De gems: eten en gebruiken

Inhoudsopgave:

Anonim

Hoge berggebieden kunnen onherbergzame plaatsen lijken om te wonen. Maar de waarheid is dat ze voor veel fauna en flora de ideale habitat vormen: dit is het geval bij het dier in kwestie, de gems. Lees verder om meer te weten te komen over deze acrobaat bovid.

De gemzen: taxonomie en classificatie

Op taxonomisch niveau is de gems is ingedeeld in het geslacht Rupicapra. In het begin was er maar één soort: Rupicapra rupicapra. Er zijn verschillende genetische en morfologische studies nodig geweest om consensus te bereiken onder de wetenschappelijke gemeenschap en om twee verschillende soorten te overwegen:

  • rupicapra rupicapra: naam toegekend aan de gemzen van de Alpen en andere Europese bergketens.
  • Rupicapra pyrenaica: dit is de gems die in Zuidwest-Europa voorkomt.

Deze dieren behoren tot de bovidae-groep, een grote groep zoogdieren waartoe onder andere het schaap, de stier of de bizon behoort. Bovids het zijn strikte plantenetende dieren en herkauwers.
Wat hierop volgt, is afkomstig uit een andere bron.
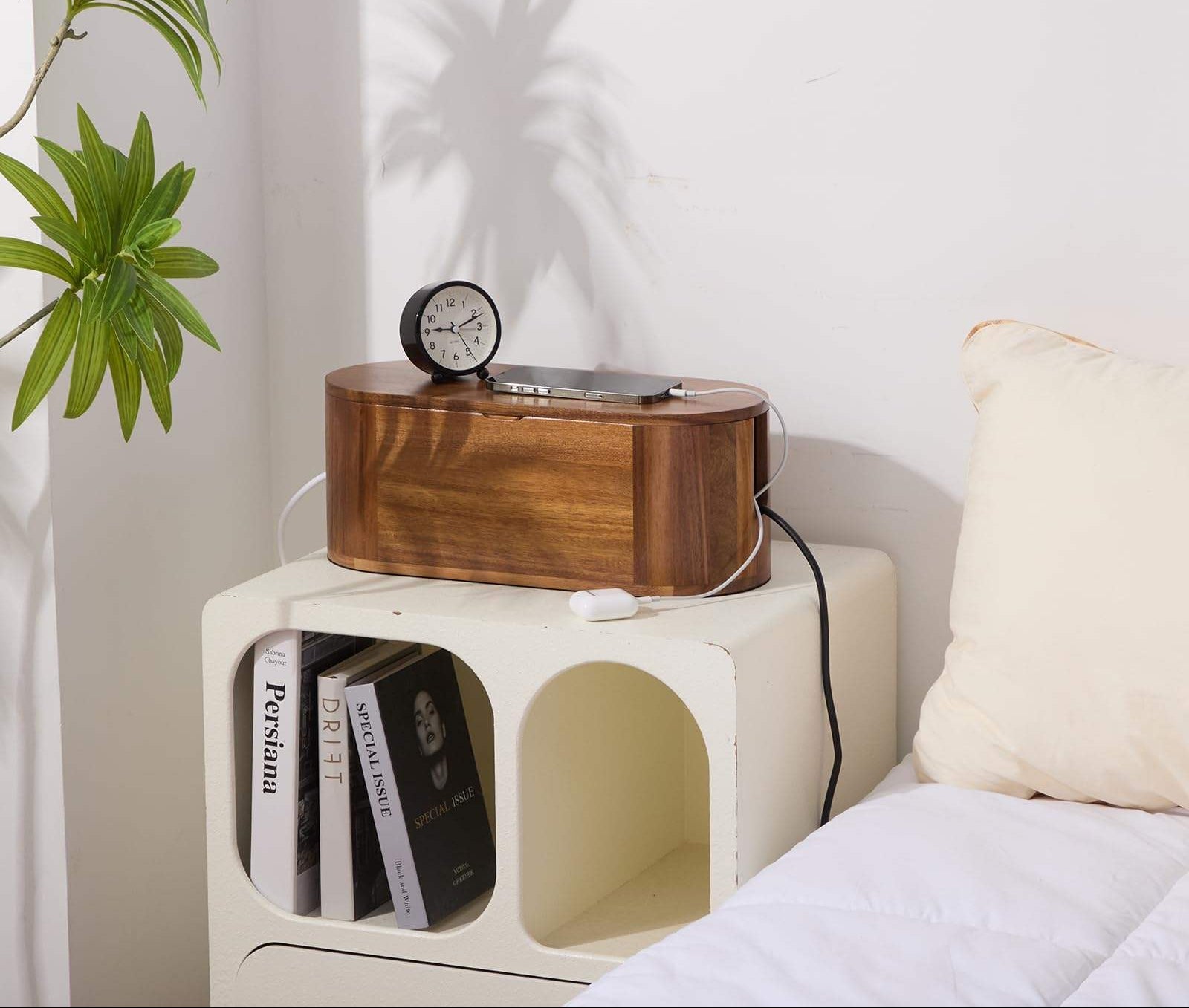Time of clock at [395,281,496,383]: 9:11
Dit betekent dat ze het voedsel na het eten weer uitspugen om het opnieuw te kauwen en het volledig te verteren.

Algemene karakteristieken

We hebben te maken met dieren waarvan de grootte niet groter is dan die van een geit, en dat is dat hun lengte meestal niet groter is dan 80 centimeter, terwijl hun gewicht varieert tussen 20 en 30 kilogram.
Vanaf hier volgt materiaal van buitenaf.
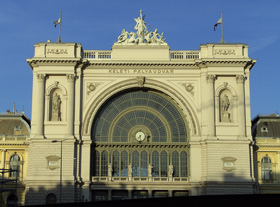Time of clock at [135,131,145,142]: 7:28
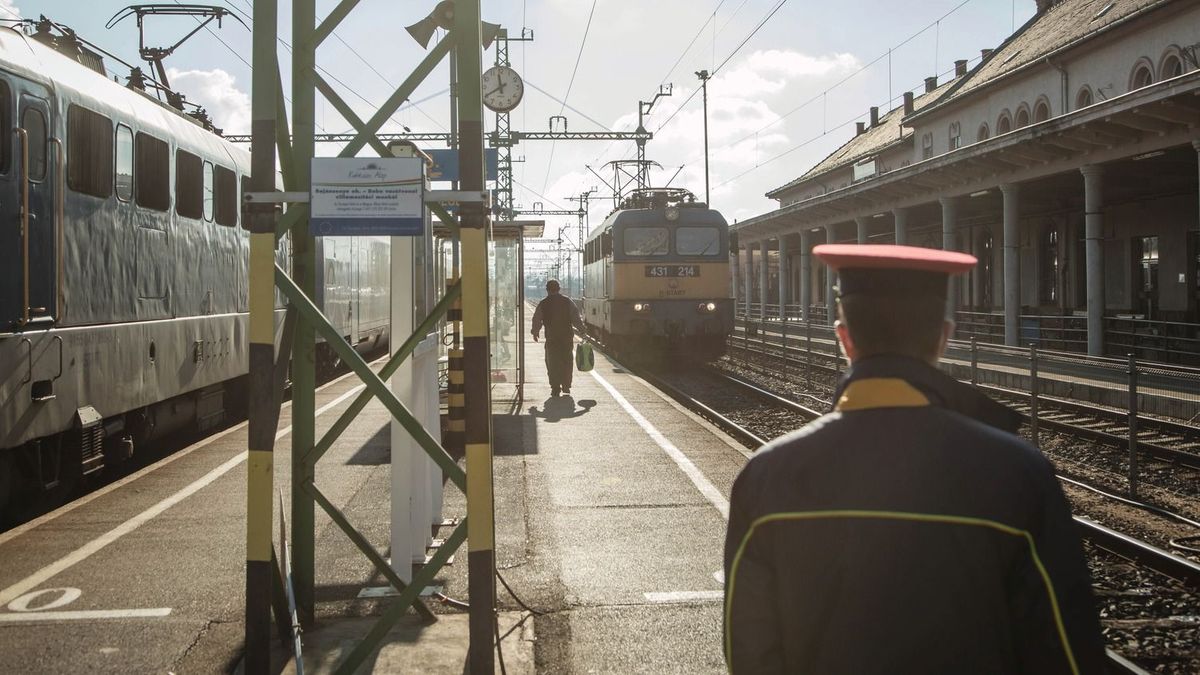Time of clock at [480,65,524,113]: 11:40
Deze runderen hebben een kleine staart die, als we die bij hun totale lengte optellen, bijna 120 centimeter is. Bovendien, ze hebben een uitstekend gezichtsvermogen, evenals een benijdenswaardig gehoor en reukvermogen. Deze eigenschappen helpen hen om gevaar snel op te sporen.
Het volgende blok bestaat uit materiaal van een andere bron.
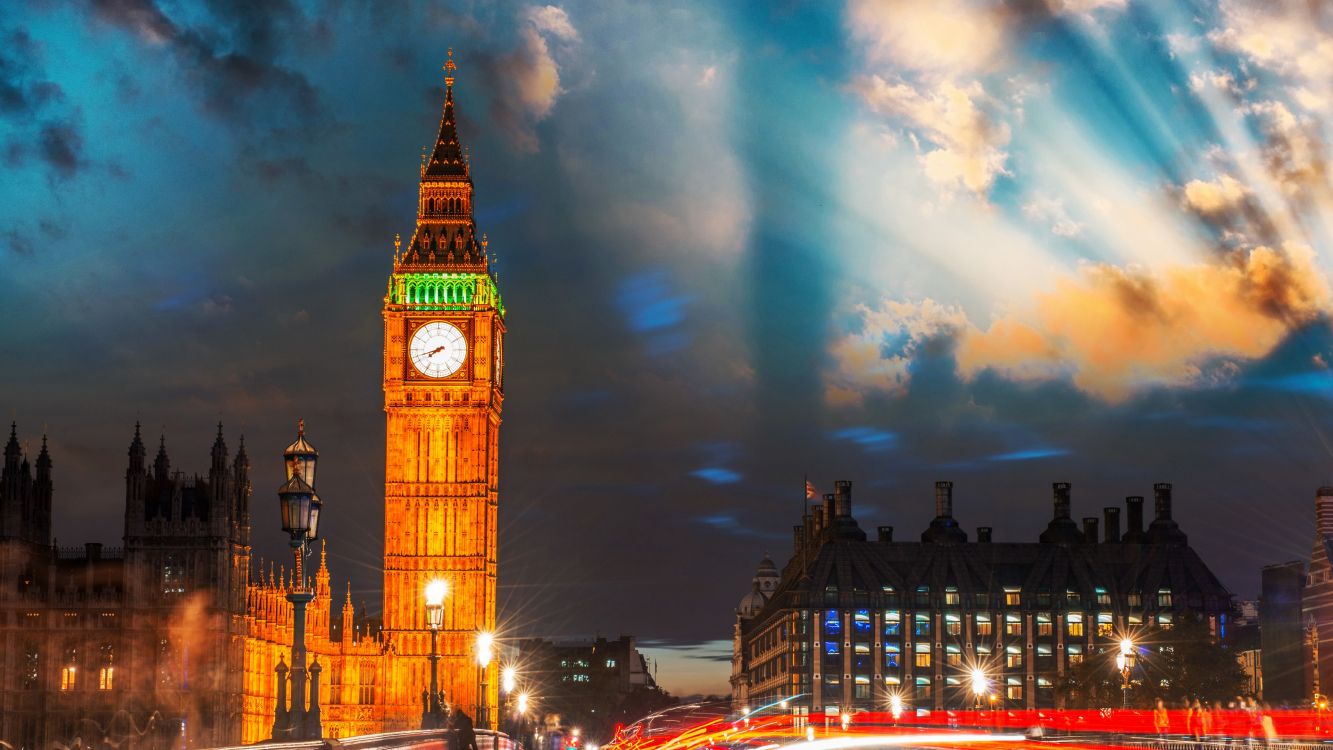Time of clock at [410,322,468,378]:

In tegenstelling tot andere soorten bovidae, zowel mannetjes als vrouwtjes van de gemzen hebben een gewei. Deze hoorns worden verticaal uit de kop geboren en zijn gebogen, wat het uiterlijk van haken geeft.

Om in de hoogte te kunnen leven en bewegen, is natuurlijk een soort aanpassing nodig. In de gemzen, dit probleem wordt opgelost door zijn hoeven: dun en met een centrale pad waarmee ze elk type oppervlak kunnen beklimmen.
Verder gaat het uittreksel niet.